I completely agree, the NCEES Sample Questions are imperative to your success. I only went thru them once, but if I had done so a couple of times I would have been much better off on the test.


----------



## JoeysVee (Sep 16, 2009)

Yeah the problems book is important but the subject here is how the MERM sucks. And most of us agree it sucks in many ways but since it is the only book we have it is the best way to study.


----------



## Shaggy (Sep 16, 2009)

I agree with Capt Worley. It may not be great at being in depth in all the subjects, but it does a fine job for the breadth (morning) session. Yeah some material seems scattered about, that is why it is important to tab the bloody thing to find your stuff fast. As far as afternoon goes, that is where the supplemental texts come in to play. For me doing Machine Design, I used exclusively Shigley and the Machinery Handbook. Like Cap'n said, three books are really all you need. 'Course I brought the units conversion book too. Actually I brought a bunch of shit, but only used the above mentioned.


----------



## buick455 (Sep 20, 2009)

I am getting really sick of looking at the MERM. It is really frustrating in some areas. For example, the area that covers columns sucks. I had to re-read the subject in the machinery handbook then I went to Shigley to figure out why the MERM was confusing me. Shigley explained it very clearly unfortunately the formulas in MERM are somewhat different, i.e. different symbolgy, etc. Lindeburg has formulas in example problems that are not in the chapters ect. I have markups through out the MERM and references to other references to remind me where to go when working the problems. I know it is hard to cram everything into one book but the information needs to be clear as we do not have hours to find the information during the exam.


----------



## JoeysVee (Sep 21, 2009)

And he changes symbols from each chapter. ie Qdot is btu/hr in one chapter and in the next chapter it's qdot.


----------



## justin-hawaii (Sep 23, 2009)

badal said:


> I do agree that the HVAC portion sucks. But alot of the HVAC info is in other chapters so he would have been repeating it to make the section larger. I took HVAC depth and used MERM and ASHRAE exclusively (and passed) so i cant beat up on old lindburg too much!!
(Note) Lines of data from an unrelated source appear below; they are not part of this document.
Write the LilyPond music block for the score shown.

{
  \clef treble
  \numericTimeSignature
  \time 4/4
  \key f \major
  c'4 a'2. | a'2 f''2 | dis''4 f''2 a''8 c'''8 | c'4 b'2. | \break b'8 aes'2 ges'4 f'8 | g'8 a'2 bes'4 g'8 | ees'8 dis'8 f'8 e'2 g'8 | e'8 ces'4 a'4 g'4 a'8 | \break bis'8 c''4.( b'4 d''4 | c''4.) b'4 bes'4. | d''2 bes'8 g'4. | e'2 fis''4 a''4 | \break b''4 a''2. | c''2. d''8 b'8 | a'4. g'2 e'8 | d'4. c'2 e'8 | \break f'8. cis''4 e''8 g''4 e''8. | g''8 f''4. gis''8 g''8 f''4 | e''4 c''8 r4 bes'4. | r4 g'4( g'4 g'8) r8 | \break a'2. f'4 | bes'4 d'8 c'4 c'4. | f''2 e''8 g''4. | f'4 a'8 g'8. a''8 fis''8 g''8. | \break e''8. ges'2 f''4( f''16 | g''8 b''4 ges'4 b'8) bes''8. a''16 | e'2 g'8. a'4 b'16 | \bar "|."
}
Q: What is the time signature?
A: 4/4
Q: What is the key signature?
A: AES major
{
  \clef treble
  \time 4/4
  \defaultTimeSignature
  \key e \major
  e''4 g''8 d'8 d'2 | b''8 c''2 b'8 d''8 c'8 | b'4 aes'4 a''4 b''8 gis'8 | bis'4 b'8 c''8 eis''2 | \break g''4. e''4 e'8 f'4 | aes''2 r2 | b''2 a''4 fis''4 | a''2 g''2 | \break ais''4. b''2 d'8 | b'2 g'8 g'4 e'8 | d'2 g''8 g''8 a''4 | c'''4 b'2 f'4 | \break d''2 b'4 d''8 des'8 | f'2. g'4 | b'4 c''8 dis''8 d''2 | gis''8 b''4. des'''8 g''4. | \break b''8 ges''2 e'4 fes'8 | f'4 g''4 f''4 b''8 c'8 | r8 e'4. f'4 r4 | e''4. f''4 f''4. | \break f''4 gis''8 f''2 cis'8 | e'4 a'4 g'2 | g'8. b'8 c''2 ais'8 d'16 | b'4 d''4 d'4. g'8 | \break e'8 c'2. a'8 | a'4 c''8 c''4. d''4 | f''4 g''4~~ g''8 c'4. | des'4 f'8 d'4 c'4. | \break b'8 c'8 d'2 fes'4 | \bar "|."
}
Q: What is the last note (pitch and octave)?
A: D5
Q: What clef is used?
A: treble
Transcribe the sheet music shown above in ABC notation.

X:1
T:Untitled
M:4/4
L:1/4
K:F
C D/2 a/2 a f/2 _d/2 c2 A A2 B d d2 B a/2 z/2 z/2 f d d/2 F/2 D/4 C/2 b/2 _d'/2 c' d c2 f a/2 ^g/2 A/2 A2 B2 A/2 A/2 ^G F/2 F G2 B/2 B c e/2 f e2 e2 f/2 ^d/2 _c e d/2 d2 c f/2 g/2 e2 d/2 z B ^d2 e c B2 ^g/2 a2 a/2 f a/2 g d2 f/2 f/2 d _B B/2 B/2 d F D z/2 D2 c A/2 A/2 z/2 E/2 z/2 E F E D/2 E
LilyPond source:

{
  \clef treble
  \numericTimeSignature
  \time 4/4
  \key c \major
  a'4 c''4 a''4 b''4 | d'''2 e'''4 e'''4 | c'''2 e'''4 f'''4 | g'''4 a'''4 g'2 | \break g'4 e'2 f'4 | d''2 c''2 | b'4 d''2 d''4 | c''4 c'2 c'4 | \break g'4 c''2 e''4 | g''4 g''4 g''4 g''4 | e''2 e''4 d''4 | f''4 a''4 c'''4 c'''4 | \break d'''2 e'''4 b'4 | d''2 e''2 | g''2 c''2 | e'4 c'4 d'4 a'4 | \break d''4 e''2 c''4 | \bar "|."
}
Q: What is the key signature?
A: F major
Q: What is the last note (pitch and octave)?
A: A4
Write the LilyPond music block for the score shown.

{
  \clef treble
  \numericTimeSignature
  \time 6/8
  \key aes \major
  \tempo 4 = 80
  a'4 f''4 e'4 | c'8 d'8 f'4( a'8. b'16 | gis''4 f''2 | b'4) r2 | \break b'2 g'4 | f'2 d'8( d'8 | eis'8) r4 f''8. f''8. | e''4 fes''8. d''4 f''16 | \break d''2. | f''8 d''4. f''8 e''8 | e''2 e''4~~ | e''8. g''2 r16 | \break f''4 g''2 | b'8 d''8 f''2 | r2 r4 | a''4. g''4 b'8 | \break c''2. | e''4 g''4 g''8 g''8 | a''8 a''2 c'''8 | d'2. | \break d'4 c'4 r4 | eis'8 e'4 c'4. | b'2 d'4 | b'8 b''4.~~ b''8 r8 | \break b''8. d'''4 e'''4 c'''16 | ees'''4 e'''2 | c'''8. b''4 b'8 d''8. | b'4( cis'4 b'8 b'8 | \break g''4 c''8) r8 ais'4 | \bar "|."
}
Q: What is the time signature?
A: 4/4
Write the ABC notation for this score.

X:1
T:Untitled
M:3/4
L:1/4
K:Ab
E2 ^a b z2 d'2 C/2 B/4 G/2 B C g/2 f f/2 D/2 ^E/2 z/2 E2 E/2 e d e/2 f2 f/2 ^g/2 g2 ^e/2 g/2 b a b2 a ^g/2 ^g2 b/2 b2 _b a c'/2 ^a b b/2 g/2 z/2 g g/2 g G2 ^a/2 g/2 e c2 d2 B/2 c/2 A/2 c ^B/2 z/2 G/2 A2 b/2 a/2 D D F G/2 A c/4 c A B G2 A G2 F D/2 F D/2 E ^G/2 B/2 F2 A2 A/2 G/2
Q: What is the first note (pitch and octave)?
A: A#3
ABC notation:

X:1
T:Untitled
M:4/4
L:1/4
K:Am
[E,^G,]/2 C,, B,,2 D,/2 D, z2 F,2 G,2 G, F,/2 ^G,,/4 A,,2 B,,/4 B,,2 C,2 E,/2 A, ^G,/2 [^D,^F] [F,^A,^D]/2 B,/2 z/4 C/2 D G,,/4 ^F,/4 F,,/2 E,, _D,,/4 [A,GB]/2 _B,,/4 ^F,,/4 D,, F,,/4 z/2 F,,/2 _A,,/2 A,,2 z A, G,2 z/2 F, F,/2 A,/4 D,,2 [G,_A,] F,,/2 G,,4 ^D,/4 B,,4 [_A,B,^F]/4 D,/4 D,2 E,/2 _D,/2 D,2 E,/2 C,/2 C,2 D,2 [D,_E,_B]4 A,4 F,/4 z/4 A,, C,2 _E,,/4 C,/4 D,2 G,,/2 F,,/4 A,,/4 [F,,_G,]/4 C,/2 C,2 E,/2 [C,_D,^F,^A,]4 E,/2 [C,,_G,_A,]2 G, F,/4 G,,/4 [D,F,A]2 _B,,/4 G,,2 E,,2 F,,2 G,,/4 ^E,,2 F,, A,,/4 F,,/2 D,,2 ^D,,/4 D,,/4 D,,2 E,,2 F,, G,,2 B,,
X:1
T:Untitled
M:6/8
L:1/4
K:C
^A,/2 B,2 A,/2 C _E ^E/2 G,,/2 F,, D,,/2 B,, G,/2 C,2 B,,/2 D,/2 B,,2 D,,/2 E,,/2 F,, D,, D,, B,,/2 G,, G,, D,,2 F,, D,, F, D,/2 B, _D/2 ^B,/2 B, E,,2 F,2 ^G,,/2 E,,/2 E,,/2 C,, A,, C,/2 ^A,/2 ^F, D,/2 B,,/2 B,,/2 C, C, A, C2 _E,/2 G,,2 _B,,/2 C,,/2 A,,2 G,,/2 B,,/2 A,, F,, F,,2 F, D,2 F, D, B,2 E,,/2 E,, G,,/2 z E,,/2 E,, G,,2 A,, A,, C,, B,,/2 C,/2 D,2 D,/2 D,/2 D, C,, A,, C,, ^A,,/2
I had the same experience and used the same reference materials(a consecutive set of ASHRAE books and the MERM). Look in ASHRAE if you want more HVAC material.


----------



## Shaggy (Sep 23, 2009)

justin-hawaii said:


> I had the same experience and used the same reference materials(a consecutive set of ASHRAE books and the MERM). Look in ASHRAE if you want more HVAC material.


Yeah that is basically my feeling too. MERM gets you through the morning and some/most of the afternoon, but it is necessary to use a specific reference for your sub-discipline. I took machine design and Shigley and Machinery Handbook were my friends for that 4 hours.


----------